Investigative authorities are interrogating a number of suspects, and people with criminal records for abduction and murder, according to a security source.
On Tuesday, fifteen days after Regeni’s disappearance, a Giza prosecution unit inspected the house where Regeni lived to collect his the belongings only to find that they had been taken to Italy by his family, according to a prosecution report.
Egyptian ambassador to Rome Amr Helmy reiterated that Egyptian security agencies had no hand in the death of Regeni.
“Regeni was never under our police custody and we are not so ‘naive’ to kill a young Italian and throw away his body on the day of Minister [Federica] Guidi’s visit to Cairo,” he told the Italian news agency ANSA.
Media reports, mainly Italian, attributed the blame for Regeni’s death to Egyptian security forces. A number of top officials, including Minister of Interior Magdy Abdel Ghaffar, also denied the involvement of security agencies in the incident.
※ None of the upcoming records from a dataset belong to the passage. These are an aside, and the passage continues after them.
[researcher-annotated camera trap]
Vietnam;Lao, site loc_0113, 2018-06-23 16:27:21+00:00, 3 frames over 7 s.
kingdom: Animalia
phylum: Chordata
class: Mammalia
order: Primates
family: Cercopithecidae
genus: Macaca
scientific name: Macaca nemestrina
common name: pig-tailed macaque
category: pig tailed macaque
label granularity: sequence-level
A statement from the Foreign Ministry on Tuesday emphasised Egypt’s commitment to conduct a thorough and independent investigation into Regeni’s death in cooperation with Italian authorities.
The statement came in response to an open letter from more than 4,600 academics from 90 countries that called upon Egyptian authorities to cooperate with an independent and impartial investigation into “all instances of forced disappearances, cases of torture and deaths in detention during January and February this year, alongside investigations by criminal prosecutors into Giulio’s death.”
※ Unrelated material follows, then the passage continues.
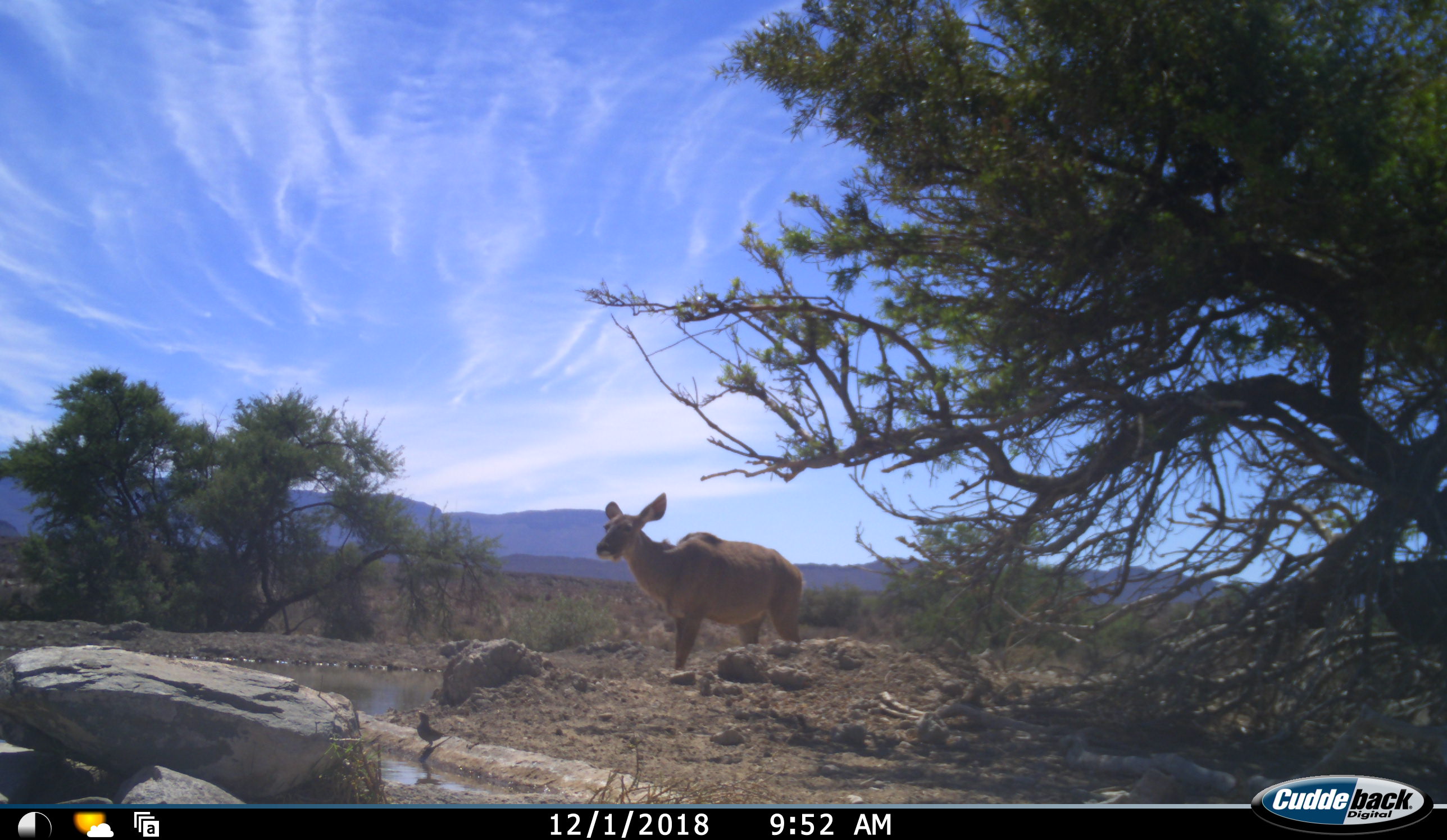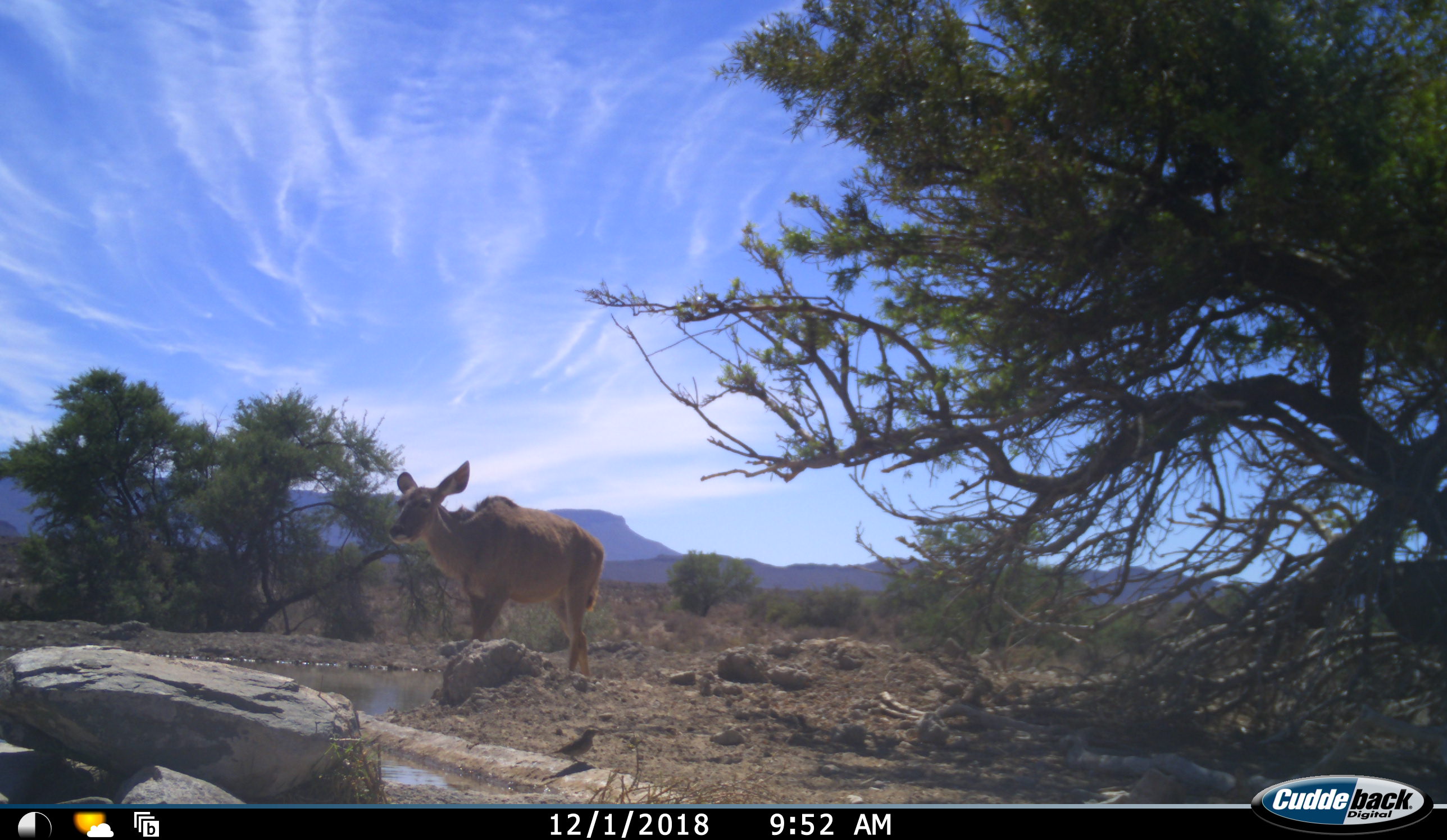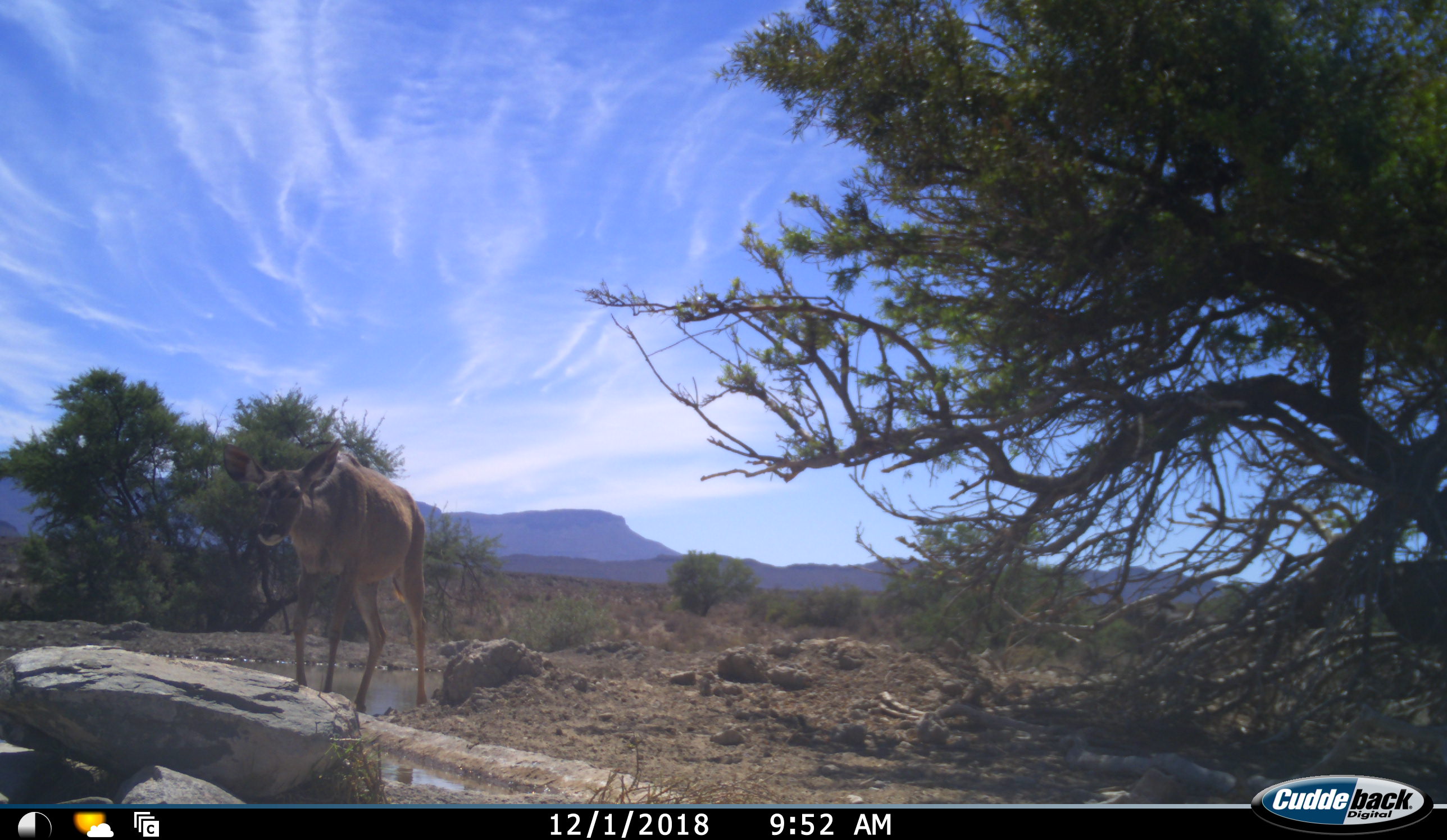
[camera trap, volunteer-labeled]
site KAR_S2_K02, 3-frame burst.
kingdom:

Published by The Guardian, the letter claimed that, according to reports from rights organisations, “bodies reporting to the Egyptian interior and defence ministries routinely practise the same kinds of torture that Giulio suffered against hundreds of Egyptian citizens each year.”
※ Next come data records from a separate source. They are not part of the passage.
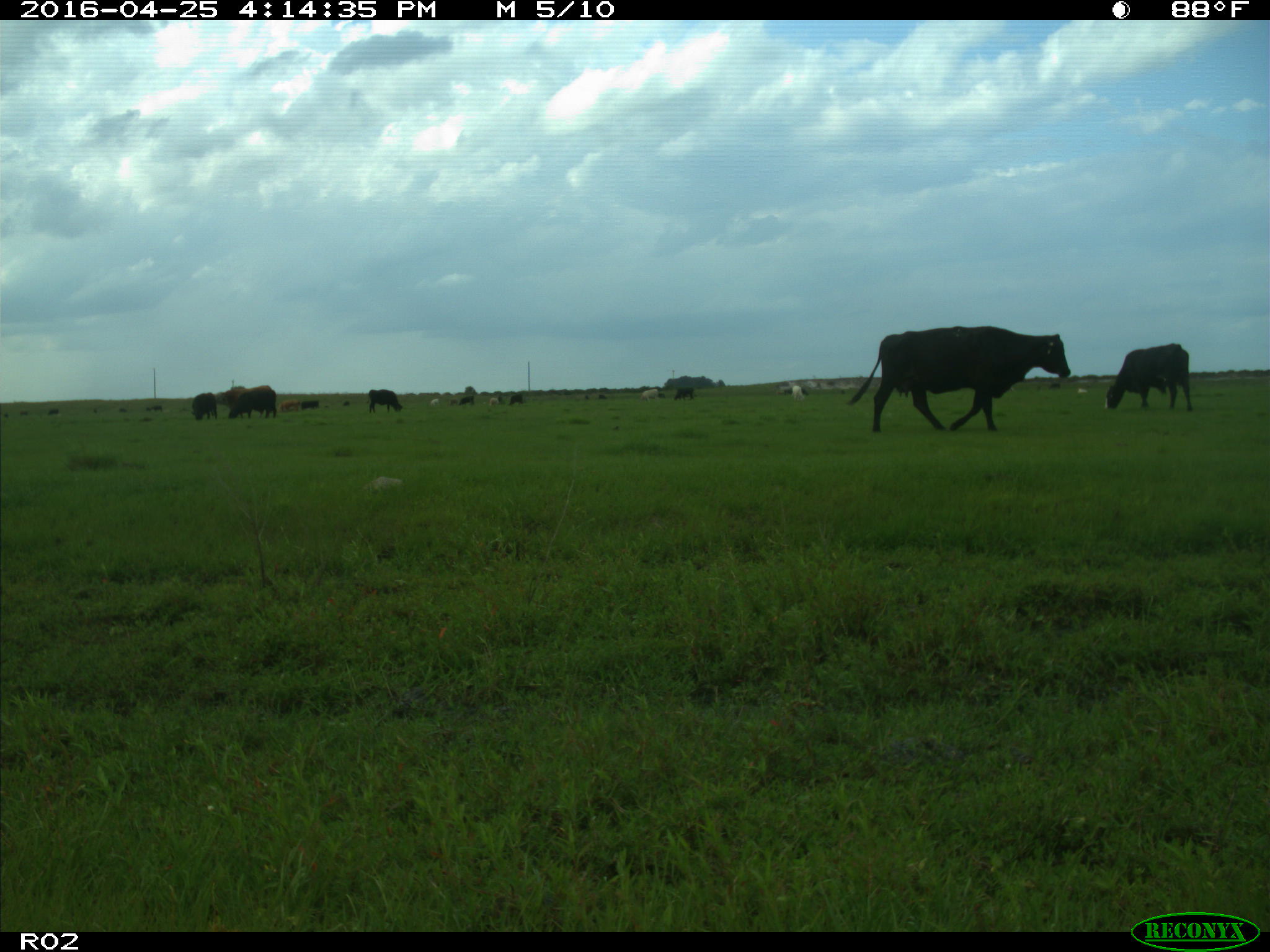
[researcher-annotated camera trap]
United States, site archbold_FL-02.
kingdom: Animalia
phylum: Chordata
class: Mammalia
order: Artiodactyla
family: Bovidae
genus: Bos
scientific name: Bos taurus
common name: domestic cow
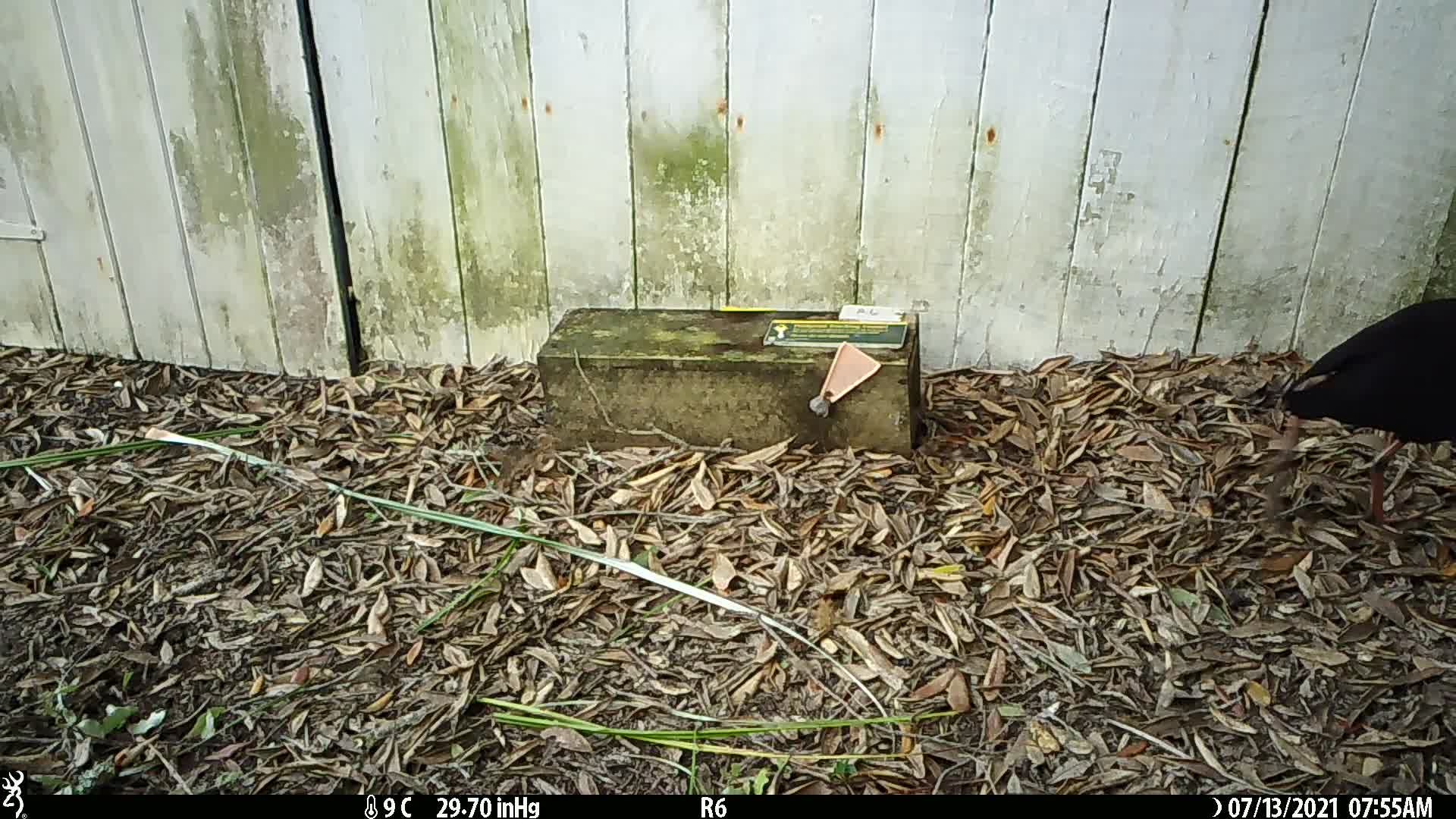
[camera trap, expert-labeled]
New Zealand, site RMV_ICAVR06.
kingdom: Animalia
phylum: Chordata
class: Aves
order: Gruiformes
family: Rallidae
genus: Porphyrio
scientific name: Porphyrio melanotus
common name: australasian swamphen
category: pukeko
Pukeko (australasian swamphen) (Porphyrio melanotus).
The Ministry of Interior refuted the claims about enforced disappearances and other violations in Egypt saying they are a “complete distortion of the situation on the ground and they represent generalisation based on rumours and deliberate falsification.”
Regeni, 28, was found dead on the Cairo-Alexandria Desert Road highway late on Wednesday,a significant distance from both his house in downtown Cairo and where he was last seen on 25 January in Behouth metro station in Dokki. His body bore marks of severe beating and possible torture.